Mais que uma placa ou uma menção no jornal, os bombeiros sentem que é no combate que se presta a justa homenagem. “Se calhar será esta a forma mais expressiva de honrar os camaradas. O nosso lema é ‘vida por vida’. Neste caso concreto, estes demonstraram o que é o grande sentimento de bombeiro, porque deram a vida.”

“Ser bombeiro é dar a vida”
É o lema dos bombeiros: “vida por vida”. Este ano deram oito. Numa profissão de desgaste rápido, muita exigência e pouca compensação, o que leva alguém a querer ser bombeiro?

“O que explica tudo é a nossa paixão por ser bombeiro. O prazer que nos dá podermos fazer bem o salvamento de uma vítima, trabalhar bem num acidente, apagar um incêndio - é a mesma coisa que um futebolista marcar um golo, é igual quando conseguimos ganhar à fera”, descreve, a sorrir, Pedro Marques, enquanto o olha timidamente a colega mais nova que vai ouvindo a conversa.

Sério, sempre sério, “é preciso ser-se solidário”, defende o comandante Miguel Ângelo. “Na nossa sociedade esta enraizada uma grande crise de valores, e nos bombeiros tentamos incuti-los aos nossos homens. Quando um jovem se predispõe a ser voluntário, a ajudar o próximo sem pedir nada, é a prova evidente de que os bombeiros de Portugal têm um papel e uma dimensão que infelizmente não é reconhecida.”

Essa aparente capa de invisibilidade que esconde os bombeiros foi levantada, nalguma medida, durante este Verão. E eles são os primeiros a reconhecê-lo. “Quando saio à rua, muitas vezes sou abordado por pessoas anónimas que me vêm agradecer, e nós até ficamos um bocado sem jeito, estar ali a receber elogios.
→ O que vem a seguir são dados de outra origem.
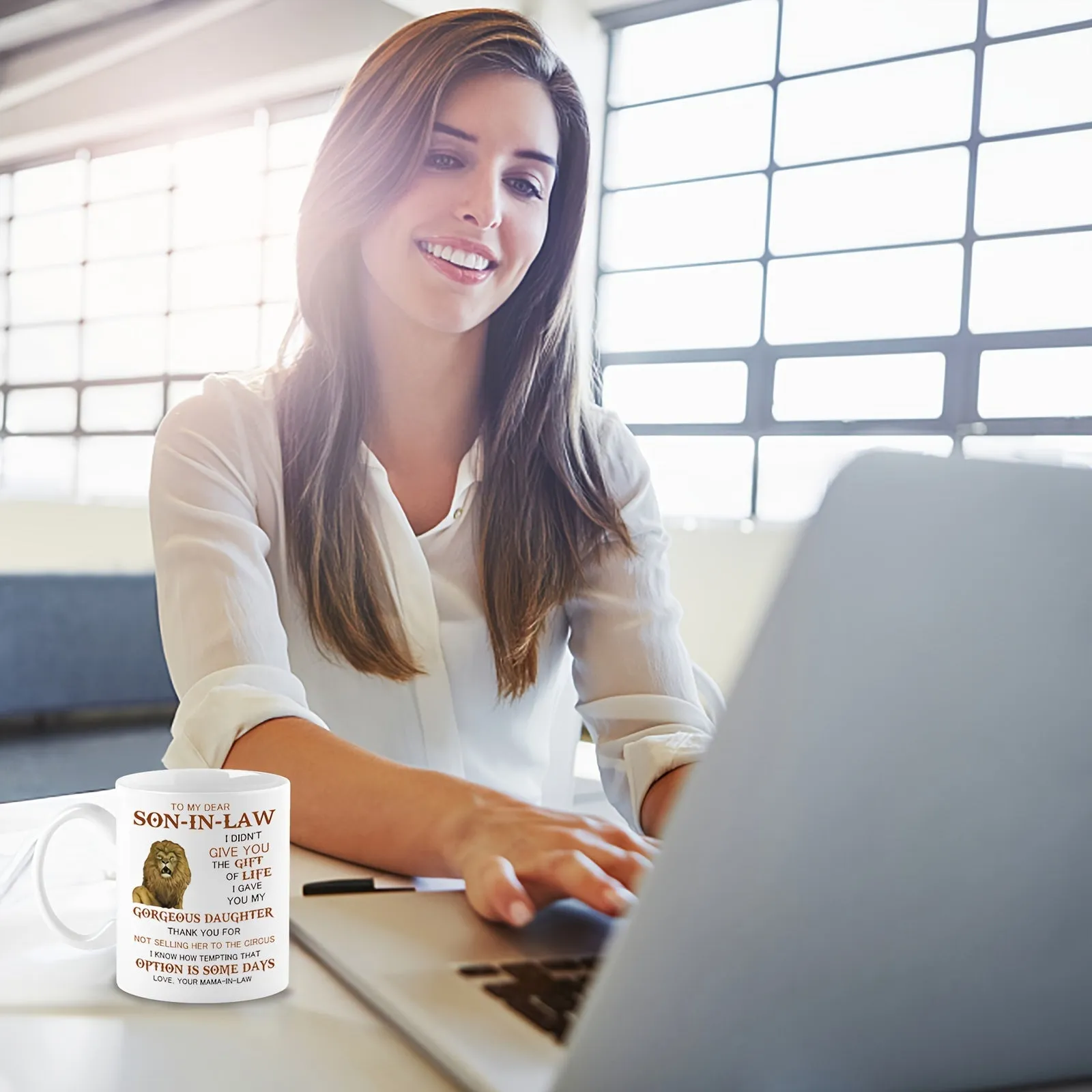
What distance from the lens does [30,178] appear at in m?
4.11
Já saí para fora e vi as pessoas a baterem-nos palmas quando passamos”, narra, emocionado, o segundo comandante de Alcabideche. Ainda outra forma de estar: José Costa está impecavelmente fardado, pronto a correr quando for preciso.

Elevados por instantes ao estatuto de heróis, dá-se um fenómeno há muito perdido: cativam os mais novos ao alistamento. “Houve uma abordagem muito diferente por parte da população, de carinho, de reconhecimento, de compreensão, e de partilha também da dor, e já tivemos cerca de sete inscrições para voluntários, o que já não acontecia há alguns anos”, confessa Carlos Coelho.

“Ser bombeiro é dar a vida. Um bombeiro dá 100 horas por mês ao corpo. Grande parte tem outras profissões, e vêm aqui nas suas folgas, nas suas noites, ajudar o próximo a troco de nada”, acrescenta o comandante. “Temos que os estimar.”

Para que as estas vidas não tenham sido em vão, cada bombeiro, embora habituado e preparado a trabalhar longe dos olhares da maior parte das pessoas, deixa votos de que não seja esquecido. A centenas de quilómetros da capital, na pequena vila mirandesa onde lidera o comando, Luís Martins espera isso mesmo: que Outubro não traga a habitual falta de memória.